As part of the Lottery Project, we had looked closely at our safety equipment and procedures that we felt were in need of updating. In order to do this and to comply with regulations needed to be granted appropriate certification, we purchased new First Aid equipment, new Life Jackets, ‘Man Overboard’ cradle and an EPIRB (an Emergency Position Indicating Radio Beacon), which sends out a distress signal and position to the Rescue Services in the event of an emergency. With this equipment aboard, training of volunteers in the use of it, and after a thorough inspection of the vessel by the Surveyor, we passed the essential Maritime Survey.
So it was that on the 26th July, fires were lit again for the first time in two years, and over the next 3 days, the boiler was gently warmed through and steam was raised to 100 PSI to enable our steam pumps and generator to be test run successfully. There are a number of jobs to complete before we raise the boiler to full pressure and run the main engines, but we are close; very close.
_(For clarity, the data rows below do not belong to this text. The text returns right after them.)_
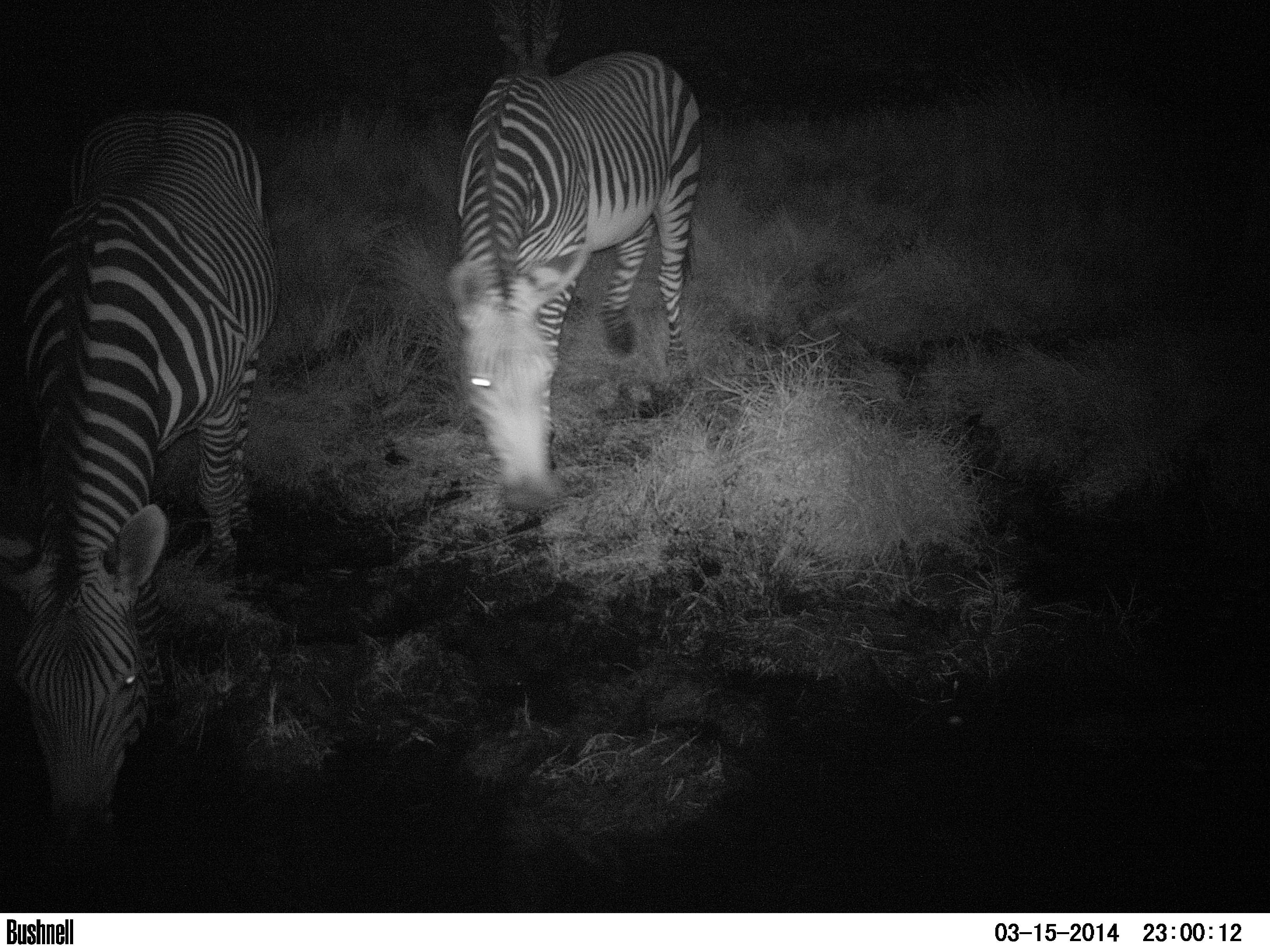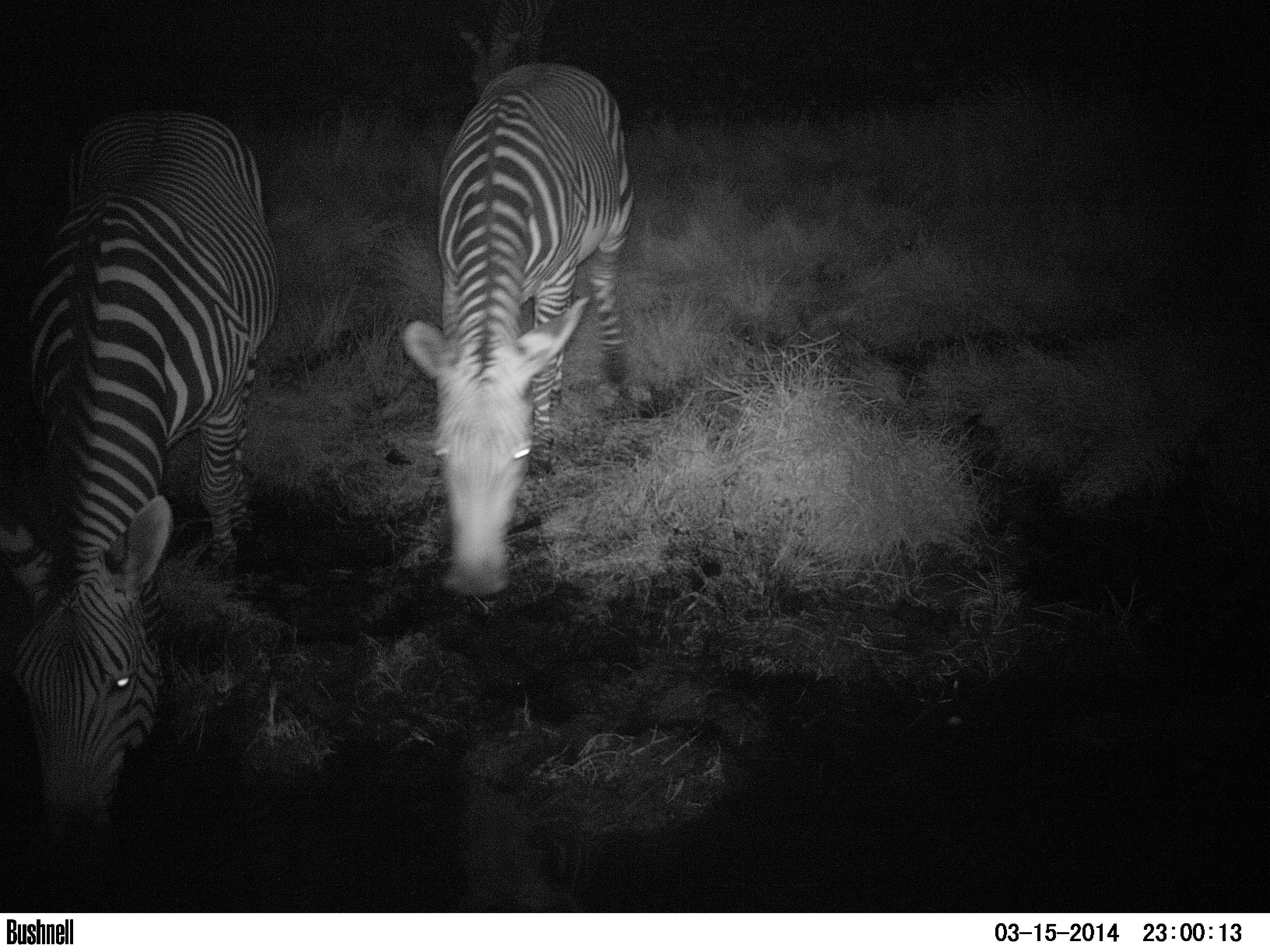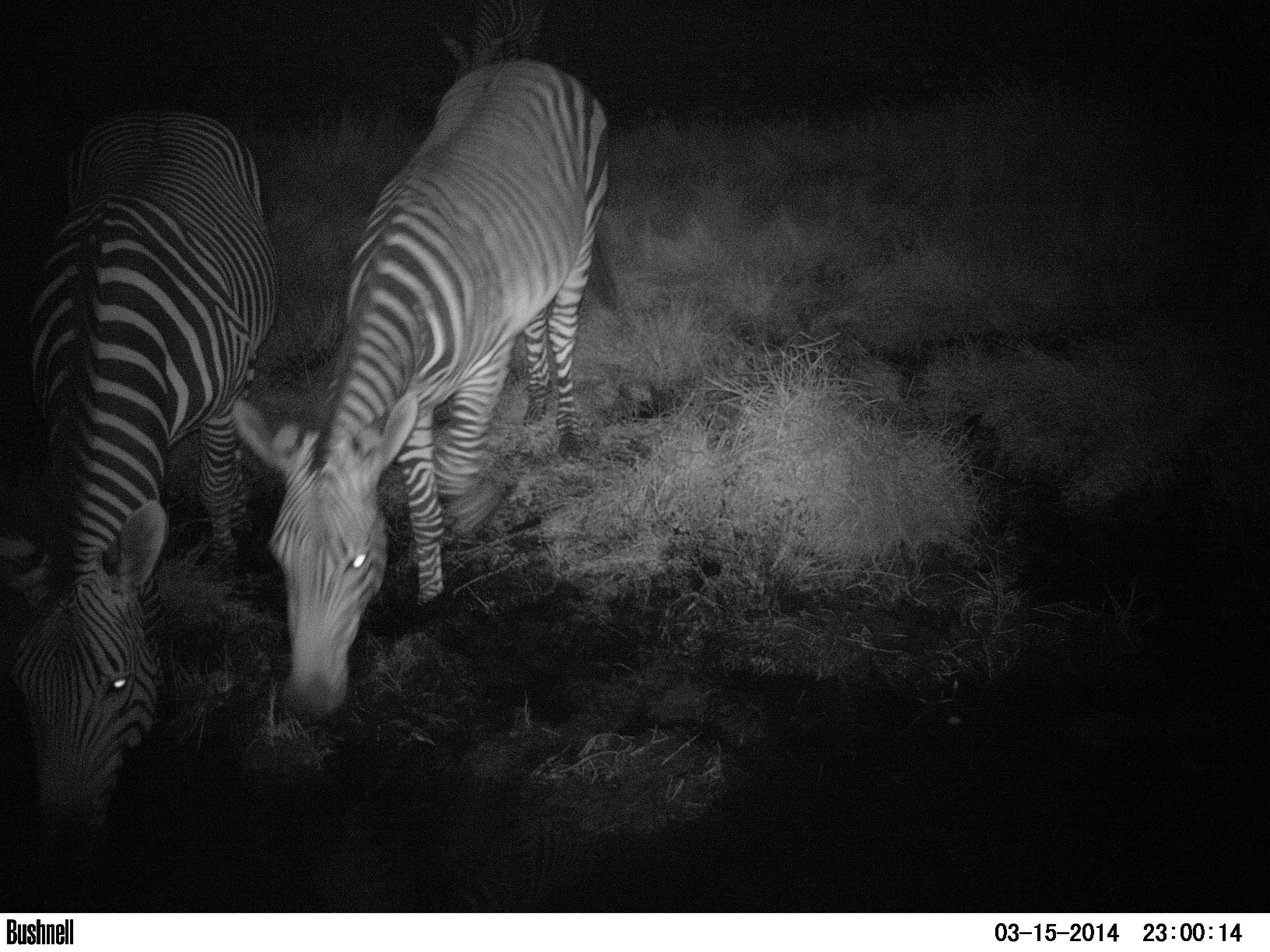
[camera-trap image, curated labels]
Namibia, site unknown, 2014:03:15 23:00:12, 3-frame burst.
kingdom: Animalia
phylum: Chordata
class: Mammalia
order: Perissodactyla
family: Equidae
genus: Equus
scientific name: Equus zebra hartmannae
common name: hartmann's mountain zebra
As the month drew to a close, the 14 volunteers who were aboard on Saturday 30th July, whilst slightly disappointed that we didn’t quite make our 1st post-repair sailing, could be satisfied with their efforts. This determination to see the project through will continue until the work is complete, by which time we can reflect with pride on the monumental contribution of over 6,000 hours of volunteer’s time, the value of which will not only match, but will certainly exceed the Grant Award itself.
August 2016 is becoming a very exciting month!